**Aufgabe 1**
Nenne alle Staaten, die im Interview zum Zuckermarkt namentlich vorkommen.
**Aufgabe 2**
Setze das Interview zum Zuckermarkt bitte nach seiner letzten Frage fort.

**Gegebener Auszug**
Ist noch immer der Billigzucker aus der Ukraine das Hauptproblem?

Das ist aktuell nicht das Hauptproblem. Aber Zucker ist ein lagerfähiges Gut. Und wenn über einen gewissen Zeitraum bis zu 1,5 Millionen Tonnen zusätzlich aus der Ukraine in die EU hereinkommen, dann staut sich das auf, und das ist auch die Menge, die wir jetzt weiter vor uns her schieben. Das drückt nachhaltig den Marktpreis. Und es wird noch einige Zeit dauern, bis sich dieser Markt überhaupt wieder erholen kann in der EU.

Sie sprechen von irreparablen Marktverwerfungen ...

Ja, weil das ja auch zu Kapazitätsschließungen führt und die werden wir nicht mehr aufsperren. Das heißt, da gehen Arbeitsplätze verloren, da geht Produktivität verloren, und die ist nicht wieder zurück zu bringen.

Es geht um die beiden Werkschließungen im Frühjahr, in Leopoldsdorf und Hrušovany in Tschechien. Jetzt wird bei uns nur noch in Tulln Zucker produziert. Gibt es für Tulln eine Standortgarantie?

Nein, es gibt keine Garantie. Wir stehen im Wettbewerb und müssen alle Geschäftsbereiche weiterentwickeln. Und unsere erste Aufgabe ist es natürlich, dass wir den Zucker wieder in eine profitable Situation zurückbringen. Da kann es keine Garantien geben.

Sie sind seit Jänner 2024 CEO der Agrana, waren für den Konzern in Frankreich tätig und sitzen bei Südzucker in Mannheim im Vorstand. Aus der internationalen Perspektive gefragt: Wie gefährdet ist der Standort Österreich insgesamt?

Also, ich denke schon, dass die Uhr tickt. Wir müssen zusehen, dass wir nicht noch mehr an Wettbewerbsfähigkeit verlieren. Deutschland war bis vor Kurzem auch nicht in einer wesentlich besseren Situation. Dort habe ich aber schon das Gefühl, dass da jetzt mehr gemacht wird. Österreich ist jetzt de facto Schlusslicht und wir müssen schleunigst die richtige Maßnahmen setzen, damit wir den Anschluss nicht verlieren. In der Lebensmittelindustrie gehen zwei Drittel der Produktion in den Export. Und je mehr wir hier an Wettbewerbsfähigkeit verlieren, desto schwieriger wird es, dieses Geschäft aufrechtzuerhalten.

Die Agrana hat 50 Standorte über die Welt verteilt. Würden Sie noch einmal in Österreich investieren?

Wir wollen grundsätzlich immer in Österreich investieren, nur muss es sich natürlich auch rechnen. Wir sind ja keine Non-Profit-Organisation, sondern wir brauchen eine entsprechende Rendite. Im Moment sind Investitionen in Österreich schwierig darzustellen.

Zum ausführlichen Interview mit Stephan Büttner zum "Standort Österreich"

Wichtige Signalwirkung

Glauben Sie, dass ein günstiger Abschluss wie bei den Metallern auch in anderen Branchen gelingen wird?

**Vorliegende Zeilen**
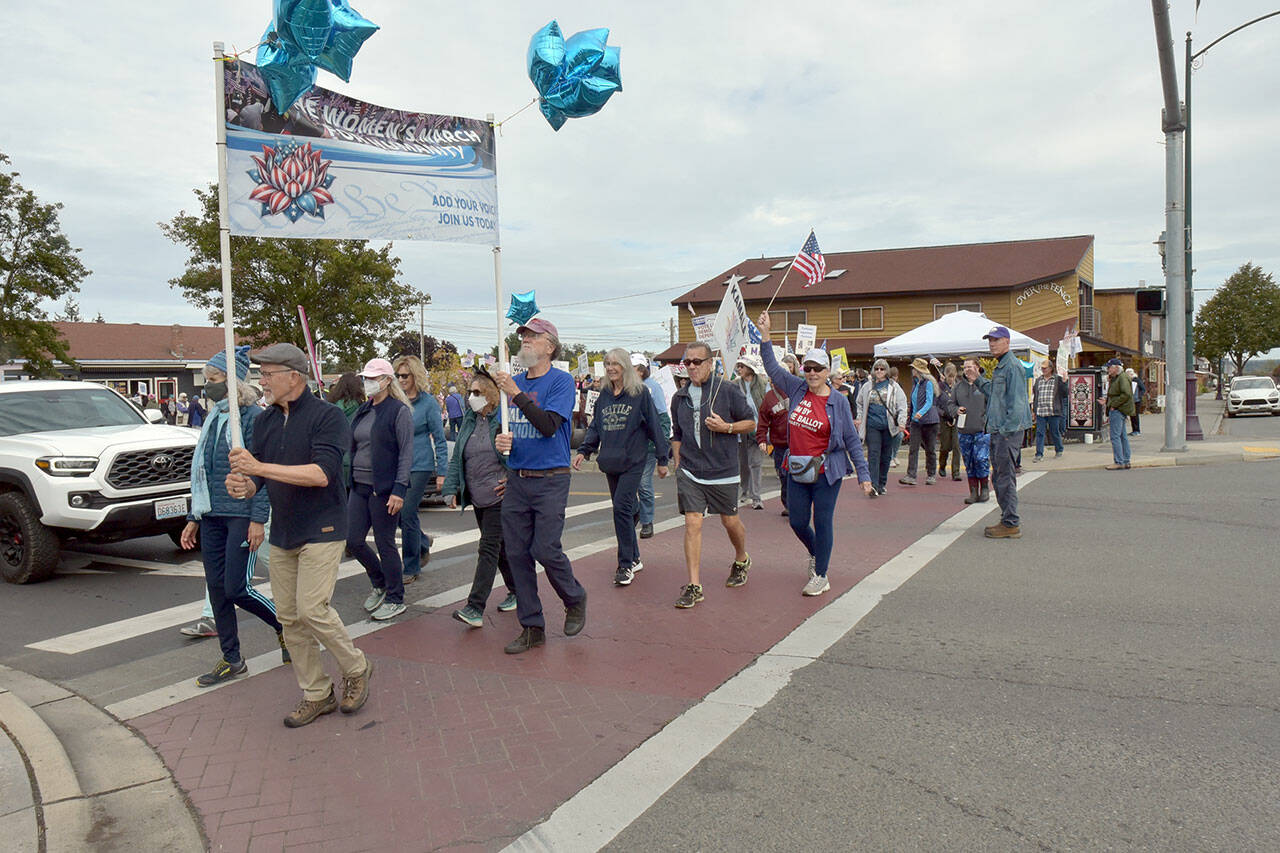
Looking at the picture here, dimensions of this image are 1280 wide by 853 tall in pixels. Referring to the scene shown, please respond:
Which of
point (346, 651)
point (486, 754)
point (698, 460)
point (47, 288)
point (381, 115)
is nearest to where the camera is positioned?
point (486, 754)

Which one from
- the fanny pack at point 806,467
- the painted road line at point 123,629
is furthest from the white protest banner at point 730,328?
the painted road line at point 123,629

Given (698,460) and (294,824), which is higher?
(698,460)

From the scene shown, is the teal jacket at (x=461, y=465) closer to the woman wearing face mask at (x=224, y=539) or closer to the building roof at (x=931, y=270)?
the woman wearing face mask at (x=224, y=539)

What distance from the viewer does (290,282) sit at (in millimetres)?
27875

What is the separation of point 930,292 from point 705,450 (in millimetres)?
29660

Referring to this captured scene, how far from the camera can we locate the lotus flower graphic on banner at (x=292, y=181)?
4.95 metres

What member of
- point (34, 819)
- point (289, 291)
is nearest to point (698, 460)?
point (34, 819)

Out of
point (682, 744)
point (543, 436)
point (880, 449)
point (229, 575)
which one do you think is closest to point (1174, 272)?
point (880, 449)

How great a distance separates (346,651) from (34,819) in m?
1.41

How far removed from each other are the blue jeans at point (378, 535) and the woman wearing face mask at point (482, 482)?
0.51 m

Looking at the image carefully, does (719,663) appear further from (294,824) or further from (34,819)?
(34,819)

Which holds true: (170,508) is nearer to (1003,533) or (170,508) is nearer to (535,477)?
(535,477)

--

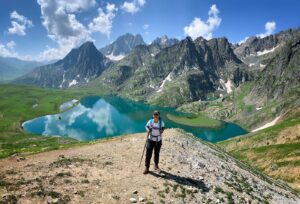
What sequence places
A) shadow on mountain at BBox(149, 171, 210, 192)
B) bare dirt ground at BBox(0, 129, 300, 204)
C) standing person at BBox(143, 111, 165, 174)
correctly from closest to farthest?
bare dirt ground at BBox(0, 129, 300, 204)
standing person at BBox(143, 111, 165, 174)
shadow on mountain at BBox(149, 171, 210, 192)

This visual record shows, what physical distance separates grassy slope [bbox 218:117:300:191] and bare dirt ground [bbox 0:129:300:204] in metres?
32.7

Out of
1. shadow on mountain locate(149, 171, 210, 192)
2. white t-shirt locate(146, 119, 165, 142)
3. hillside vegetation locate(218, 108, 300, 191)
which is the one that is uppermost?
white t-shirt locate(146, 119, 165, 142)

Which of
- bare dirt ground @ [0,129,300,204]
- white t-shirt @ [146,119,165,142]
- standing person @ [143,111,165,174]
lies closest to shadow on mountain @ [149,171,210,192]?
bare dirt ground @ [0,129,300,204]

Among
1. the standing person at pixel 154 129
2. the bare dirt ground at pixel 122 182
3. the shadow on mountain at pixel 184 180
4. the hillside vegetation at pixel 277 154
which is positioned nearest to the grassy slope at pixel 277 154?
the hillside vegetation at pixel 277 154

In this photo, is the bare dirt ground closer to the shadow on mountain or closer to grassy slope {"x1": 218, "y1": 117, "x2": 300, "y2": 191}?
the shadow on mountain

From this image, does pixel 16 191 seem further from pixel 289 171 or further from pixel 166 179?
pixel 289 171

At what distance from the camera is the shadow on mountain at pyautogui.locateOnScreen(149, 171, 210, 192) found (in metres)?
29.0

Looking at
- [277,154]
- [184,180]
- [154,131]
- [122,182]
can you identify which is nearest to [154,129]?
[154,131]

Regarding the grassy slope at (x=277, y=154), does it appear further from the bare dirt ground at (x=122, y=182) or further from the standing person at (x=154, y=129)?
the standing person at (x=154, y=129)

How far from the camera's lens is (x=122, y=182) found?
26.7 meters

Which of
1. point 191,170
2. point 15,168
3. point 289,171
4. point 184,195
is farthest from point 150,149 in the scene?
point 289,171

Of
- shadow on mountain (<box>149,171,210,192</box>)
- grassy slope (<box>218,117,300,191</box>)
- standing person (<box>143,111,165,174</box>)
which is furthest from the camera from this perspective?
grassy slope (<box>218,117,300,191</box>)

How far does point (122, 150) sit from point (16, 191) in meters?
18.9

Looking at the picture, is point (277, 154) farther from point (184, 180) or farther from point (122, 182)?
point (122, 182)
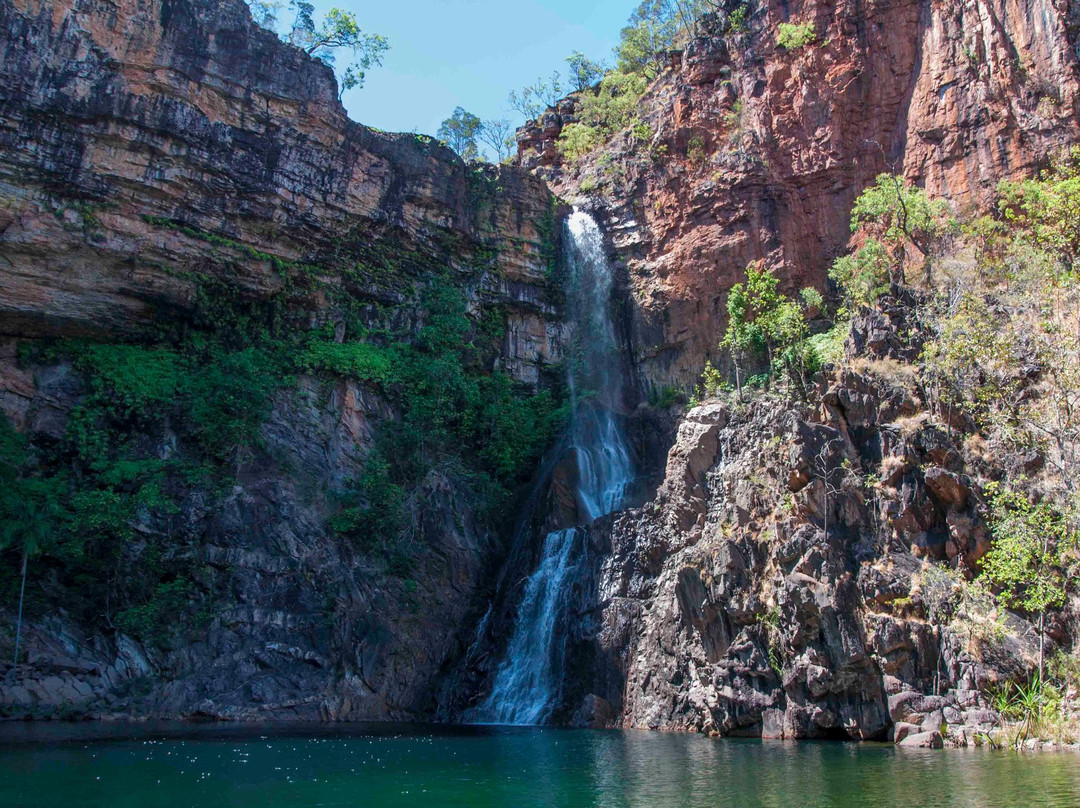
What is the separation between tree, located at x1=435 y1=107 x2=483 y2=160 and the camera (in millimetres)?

**Endgültige Antwort 1**
Ukraine, Tschechien, Frankreich, Österreich, Deutschland

**Endgültige Antwort 2**
Auf jeden Fall, das muss eine Signalwirkung haben. Wir müssen doch zur Kenntnis nehmen, dass wir nicht auf dem richtigen Weg sind im Moment – aber schon viele Jahre. Nur wenn etwas falsch läuft und man macht so weiter wie bisher, das wäre ja ziemlich crazy.

Welchen Wunsch an die Politik hätten Sie? Welche Reform ist für Sie vordringlich?

Der Energiepreis ist ein ganz wesentliches Thema. Da ist vieles auf der EU-Ebene angesiedelt, wo jetzt neue Möglichkeiten geschaffen werden, zum Beispiel, den Industriestrompreis zu fördern. Das wurde im Juni verabschiedet, und wir sehen, dass Länder wie Deutschland, sich darauf vorbereiten, davon Gebrauch zu machen. Da müssen auch wir die Lage sehr stark beobachten, dass wir hier nicht wieder hinten nach sind.

Was sagen Sie als Sprecher für die Lebensmittelindustrie zu den stark gestiegenen Preisen? Soll man die Mehrwertsteuer senken?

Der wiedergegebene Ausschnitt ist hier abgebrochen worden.